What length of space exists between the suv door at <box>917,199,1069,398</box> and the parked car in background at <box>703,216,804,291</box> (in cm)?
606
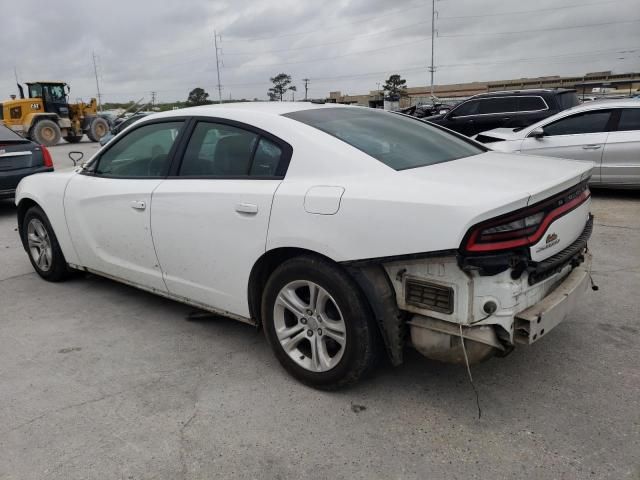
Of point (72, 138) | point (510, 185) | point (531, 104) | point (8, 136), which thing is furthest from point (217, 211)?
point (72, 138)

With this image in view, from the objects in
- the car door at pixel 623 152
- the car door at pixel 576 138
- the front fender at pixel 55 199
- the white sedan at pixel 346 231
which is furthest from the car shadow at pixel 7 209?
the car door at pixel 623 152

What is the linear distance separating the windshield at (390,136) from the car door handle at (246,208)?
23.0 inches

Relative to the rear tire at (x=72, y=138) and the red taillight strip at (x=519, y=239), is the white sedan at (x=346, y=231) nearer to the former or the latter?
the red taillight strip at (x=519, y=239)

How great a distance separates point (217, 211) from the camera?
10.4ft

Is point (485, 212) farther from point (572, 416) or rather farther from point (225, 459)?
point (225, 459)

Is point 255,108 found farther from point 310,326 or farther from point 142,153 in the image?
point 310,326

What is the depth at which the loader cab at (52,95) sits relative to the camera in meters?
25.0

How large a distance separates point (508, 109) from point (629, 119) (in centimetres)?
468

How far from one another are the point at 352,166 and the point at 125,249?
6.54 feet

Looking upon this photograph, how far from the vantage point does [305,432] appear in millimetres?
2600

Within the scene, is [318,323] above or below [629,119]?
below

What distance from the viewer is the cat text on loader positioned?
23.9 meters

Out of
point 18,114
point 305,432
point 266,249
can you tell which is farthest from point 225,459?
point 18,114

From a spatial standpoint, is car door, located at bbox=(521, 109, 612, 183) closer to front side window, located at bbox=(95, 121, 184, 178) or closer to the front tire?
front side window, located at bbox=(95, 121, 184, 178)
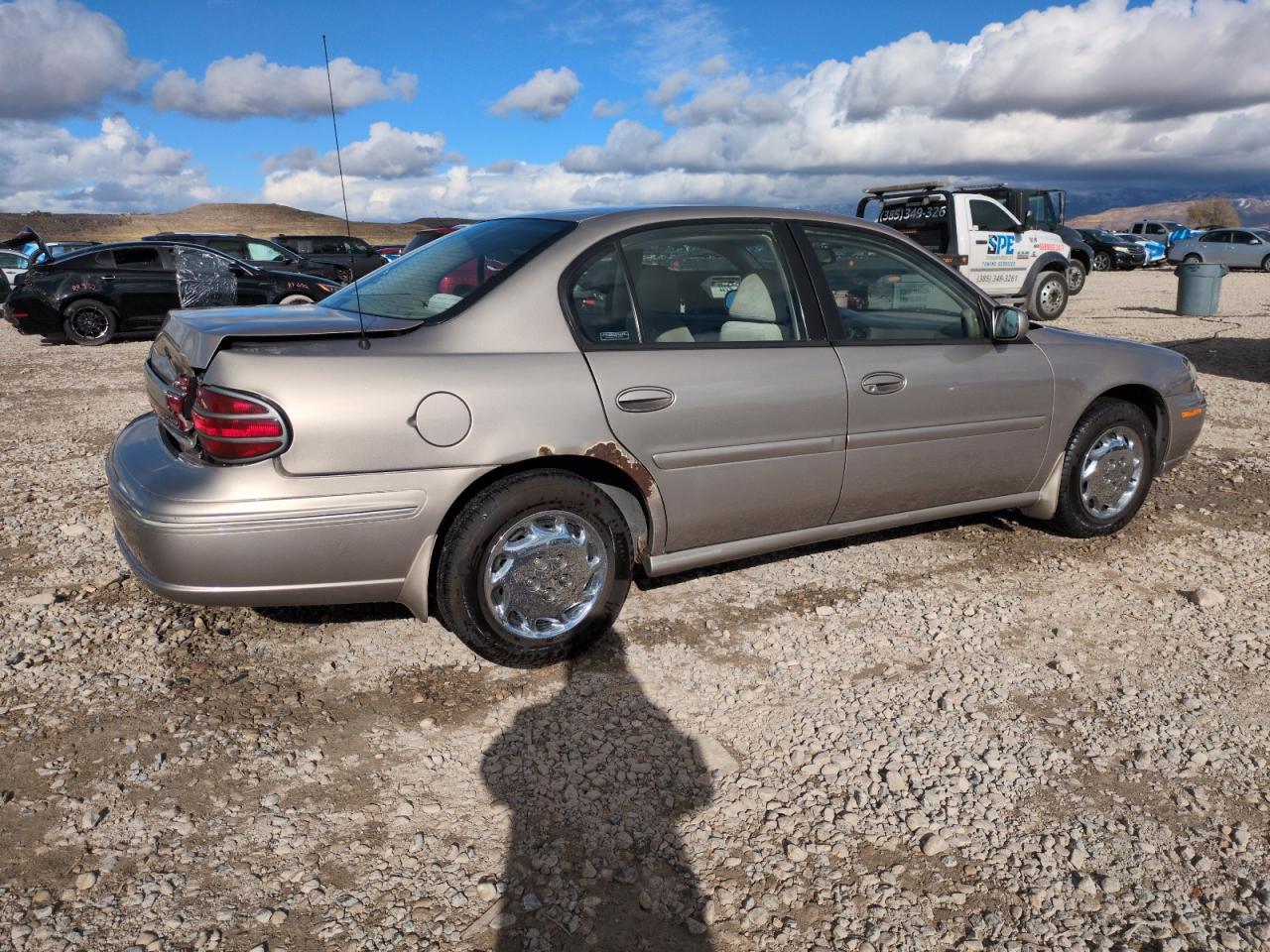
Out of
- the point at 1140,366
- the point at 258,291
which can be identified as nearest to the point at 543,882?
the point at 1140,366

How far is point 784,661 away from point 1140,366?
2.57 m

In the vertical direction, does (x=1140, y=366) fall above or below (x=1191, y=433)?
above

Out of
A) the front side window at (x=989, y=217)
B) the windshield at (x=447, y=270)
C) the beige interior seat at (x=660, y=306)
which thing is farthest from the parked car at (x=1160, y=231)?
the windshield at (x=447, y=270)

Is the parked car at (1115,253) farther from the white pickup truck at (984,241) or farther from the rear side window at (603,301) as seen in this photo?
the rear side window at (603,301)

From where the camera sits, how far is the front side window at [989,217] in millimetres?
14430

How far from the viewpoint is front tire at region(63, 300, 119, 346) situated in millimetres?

• SHORT EXERCISE: Please give all of the rows above again with "camera" replaced by "lens" each time it appears, changing nothing else, and leave out the pictures.

• FINAL ANSWER:
What length of space exists between the suv door at <box>917,199,1069,398</box> and the parked car in background at <box>703,216,804,291</box> (in cm)?
606
Of point (72, 138) | point (510, 185) | point (531, 104) | point (8, 136), which thing is furthest from point (217, 211)?
point (72, 138)

With this image in view, from the objects in
- the car door at pixel 623 152
- the car door at pixel 576 138
- the front fender at pixel 55 199
- the white sedan at pixel 346 231
which is furthest from the car shadow at pixel 7 209?
the car door at pixel 623 152

What is the linear distance separating the windshield at (390,136) from the car door handle at (246,208)?
23.0 inches

Relative to the rear tire at (x=72, y=138) and the red taillight strip at (x=519, y=239), is the white sedan at (x=346, y=231) nearer to the former or the latter?
the red taillight strip at (x=519, y=239)

How great a distance separates point (217, 211) from the lens?
10.4ft

Is point (485, 212) farther from point (572, 416) or rather farther from point (225, 459)?
point (225, 459)

Is point 255,108 found farther from point 310,326 or farther from point 142,153 in the image?
point 310,326

What is the depth at which the loader cab at (52,95) sits relative to the lens in meters?
25.0

How large a distance separates point (508, 109) from point (629, 119) (in centimetres)?
468

How far from one another are the point at 352,166 and the point at 125,249?
6.54 feet

Looking upon this photograph, how far from the vantage point does [305,432] appear in millimetres?
2600

Within the scene, is [318,323] above or below [629,119]?
below

What distance from the viewer is the cat text on loader positioned?
23.9 meters

Out of
point 18,114
point 305,432
point 266,249
can you tell which is farthest from point 225,459?
point 18,114

From a spatial standpoint, is car door, located at bbox=(521, 109, 612, 183) closer to front side window, located at bbox=(95, 121, 184, 178) or closer to the front tire?
front side window, located at bbox=(95, 121, 184, 178)
Out of
- the point at 1140,366
- the point at 258,291
which can be identified as nearest to the point at 543,882?
the point at 1140,366

How far is point 784,661 away from point 1140,366?
2.57 m

In the vertical direction, does (x=1140, y=366) fall above or below (x=1191, y=433)?
above

Out of
A) the front side window at (x=989, y=217)
B) the windshield at (x=447, y=270)
C) the beige interior seat at (x=660, y=306)
which thing is farthest from the parked car at (x=1160, y=231)?
the windshield at (x=447, y=270)

Is the parked car at (1115,253) farther from the white pickup truck at (984,241) or farther from the rear side window at (603,301) as seen in this photo?
the rear side window at (603,301)

From where the lens sits, how far is the front side window at [989,217] in millimetres?
14430

How far from the viewpoint is front tire at region(63, 300, 119, 346) situated in millimetres?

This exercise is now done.